* START Extract provided *
Studio album by Cornershop
- Released: 27 July 2009
- Genres: Indie pop; indie rock; raga rock;
- Length: 57:02
- Label: Ample Play
- Producer: Tjinder Singh

Cornershop chronology
| Handcream for a Generation (2002) | Judy Sucks a Lemon for Breakfast (2009) | Cornershop and the Double 'O' Groove Of (2011) |

= Judy Sucks a Lemon for Breakfast =

Judy Sucks a Lemon for Breakfast is a 2009 studio album by British band Cornershop. It was their first album in seven years following 2002's Handcream for a Generation.

The band were dropped by Beggars Banquet Records after disagreements about the promotion of their previous album, and frontman Tjinder Singh explained the reasons for the seven-year gap: "We needed to take a break from doing music. I didn't stop working but the climate didn't seem very fertile for what we were doing. It was really a case of waiting for a time when it was more receptive." The band also made a film in that time, which has yet to be released, and set up their own Ample Play record label. The band released the album independently through their website and in local shops.
* END Extract provided *
* START Entries supplied *
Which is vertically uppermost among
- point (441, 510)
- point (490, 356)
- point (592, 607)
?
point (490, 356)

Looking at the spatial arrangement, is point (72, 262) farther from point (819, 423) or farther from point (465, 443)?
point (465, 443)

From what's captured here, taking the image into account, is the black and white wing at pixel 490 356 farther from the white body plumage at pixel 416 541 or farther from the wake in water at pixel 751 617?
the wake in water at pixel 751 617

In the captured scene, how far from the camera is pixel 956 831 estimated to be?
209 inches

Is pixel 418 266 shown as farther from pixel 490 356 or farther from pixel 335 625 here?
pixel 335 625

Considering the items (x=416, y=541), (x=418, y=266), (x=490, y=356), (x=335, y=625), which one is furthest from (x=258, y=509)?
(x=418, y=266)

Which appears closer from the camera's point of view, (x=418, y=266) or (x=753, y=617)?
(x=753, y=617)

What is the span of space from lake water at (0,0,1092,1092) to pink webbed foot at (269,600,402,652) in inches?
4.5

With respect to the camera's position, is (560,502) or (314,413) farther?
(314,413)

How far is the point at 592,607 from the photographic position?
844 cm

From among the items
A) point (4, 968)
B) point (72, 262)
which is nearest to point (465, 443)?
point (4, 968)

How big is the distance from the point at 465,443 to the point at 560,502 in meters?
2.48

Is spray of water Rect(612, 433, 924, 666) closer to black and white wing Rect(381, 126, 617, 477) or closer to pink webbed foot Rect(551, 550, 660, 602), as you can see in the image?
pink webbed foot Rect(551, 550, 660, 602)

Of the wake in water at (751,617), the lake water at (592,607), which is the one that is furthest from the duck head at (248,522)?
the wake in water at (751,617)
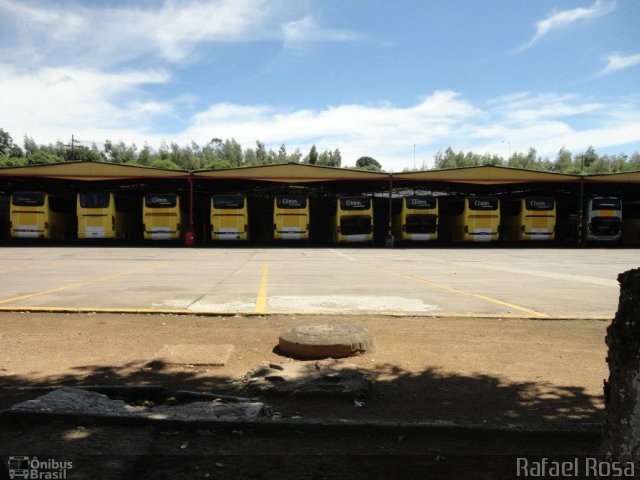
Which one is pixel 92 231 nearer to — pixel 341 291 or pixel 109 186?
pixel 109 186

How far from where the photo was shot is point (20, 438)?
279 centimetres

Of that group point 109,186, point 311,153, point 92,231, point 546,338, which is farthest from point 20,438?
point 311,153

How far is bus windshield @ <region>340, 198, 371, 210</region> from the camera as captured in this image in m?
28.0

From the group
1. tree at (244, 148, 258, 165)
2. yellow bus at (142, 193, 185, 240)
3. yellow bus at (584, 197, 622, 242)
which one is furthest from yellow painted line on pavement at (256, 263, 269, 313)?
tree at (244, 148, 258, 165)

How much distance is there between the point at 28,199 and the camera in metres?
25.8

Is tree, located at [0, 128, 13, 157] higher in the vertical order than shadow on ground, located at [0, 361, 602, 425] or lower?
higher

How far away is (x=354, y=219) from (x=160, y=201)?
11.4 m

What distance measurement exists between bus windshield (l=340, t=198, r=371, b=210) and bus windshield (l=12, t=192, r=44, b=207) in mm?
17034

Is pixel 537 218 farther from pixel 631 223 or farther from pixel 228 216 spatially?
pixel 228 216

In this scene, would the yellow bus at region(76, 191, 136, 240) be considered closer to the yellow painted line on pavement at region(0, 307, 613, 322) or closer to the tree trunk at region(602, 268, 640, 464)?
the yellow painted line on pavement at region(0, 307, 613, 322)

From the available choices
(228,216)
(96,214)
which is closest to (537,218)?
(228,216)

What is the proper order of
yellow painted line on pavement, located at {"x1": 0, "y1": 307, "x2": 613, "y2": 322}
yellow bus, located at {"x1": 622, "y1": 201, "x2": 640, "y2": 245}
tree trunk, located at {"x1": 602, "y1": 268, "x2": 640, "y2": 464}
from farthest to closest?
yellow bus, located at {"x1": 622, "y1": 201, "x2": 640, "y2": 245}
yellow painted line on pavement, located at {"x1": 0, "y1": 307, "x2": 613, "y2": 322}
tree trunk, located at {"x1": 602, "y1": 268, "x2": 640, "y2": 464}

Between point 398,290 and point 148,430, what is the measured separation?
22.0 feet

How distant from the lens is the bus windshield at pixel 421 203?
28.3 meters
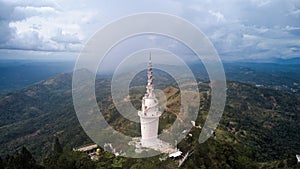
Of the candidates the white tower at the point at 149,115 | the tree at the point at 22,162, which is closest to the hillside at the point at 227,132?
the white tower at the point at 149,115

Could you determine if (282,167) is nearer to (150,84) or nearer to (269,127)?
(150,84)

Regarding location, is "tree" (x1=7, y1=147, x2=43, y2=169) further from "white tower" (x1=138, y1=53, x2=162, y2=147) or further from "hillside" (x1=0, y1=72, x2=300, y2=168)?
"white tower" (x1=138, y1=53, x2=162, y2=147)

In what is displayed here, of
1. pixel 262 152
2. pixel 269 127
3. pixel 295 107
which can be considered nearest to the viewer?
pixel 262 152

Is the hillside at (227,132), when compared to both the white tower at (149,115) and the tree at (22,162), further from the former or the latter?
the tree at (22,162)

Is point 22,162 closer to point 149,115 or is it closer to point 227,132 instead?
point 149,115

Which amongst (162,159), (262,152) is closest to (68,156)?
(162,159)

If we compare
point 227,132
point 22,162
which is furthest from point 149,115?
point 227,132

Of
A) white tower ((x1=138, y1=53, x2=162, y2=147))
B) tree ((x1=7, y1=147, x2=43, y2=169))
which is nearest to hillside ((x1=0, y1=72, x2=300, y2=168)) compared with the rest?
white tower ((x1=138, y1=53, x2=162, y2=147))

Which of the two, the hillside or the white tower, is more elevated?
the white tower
* END Entries supplied *
• Written exercise 1: For each statement below, answer yes or no according to the text on the Cornershop album Judy Sucks a Lemon for Breakfast, and quote the words that decide it. (a) The album came out on the Ample Play label. (b) The band chose to leave Beggars Banquet Records. (c) The film the band made during the seven-year gap has been released.
• Written exercise 2: Please write what comes next in the text on the Cornershop album Judy Sucks a Lemon for Breakfast, starting after its final sentence.

• Right answer 1:
(a) Yes: "Label: Ample Play"
(b) No: "The band were dropped by Beggars Banquet Records"
(c) No: "which has yet to be released"

• Right answer 2:
The album received generally positive reviews and was particularly praised for its diverse sound. Like previous Cornershop albums, Judy draws on soul, funk and rock music and features various Indian instruments; its music has drawn comparisons to the Rolling Stones and T. Rex. The Daily Mirror gave the album four stars out of five, with reviewer Gavin Martin stating: "Their surefire smashes, wired energy and saucy singalongs are as strong as ever on this album."

Professional ratings
Aggregate scores
| Source | Rating |
| Metacritic | 73/100 |
Review scores
| Source | Rating |
| AllMusic | Star Half star |
| Daily Mirror | Star |
| The Guardian | Star |
| The Independent | Star |
| MSN Music (Consumer Guide) | A− |
| The Observer | Star |
| Pitchfork | 7.3/10 |
| PopMatters | Star |
| Rolling Stone | Star |
| Uncut | 4/5 |

==Track listing==
All songs written by Tjinder Singh except where noted.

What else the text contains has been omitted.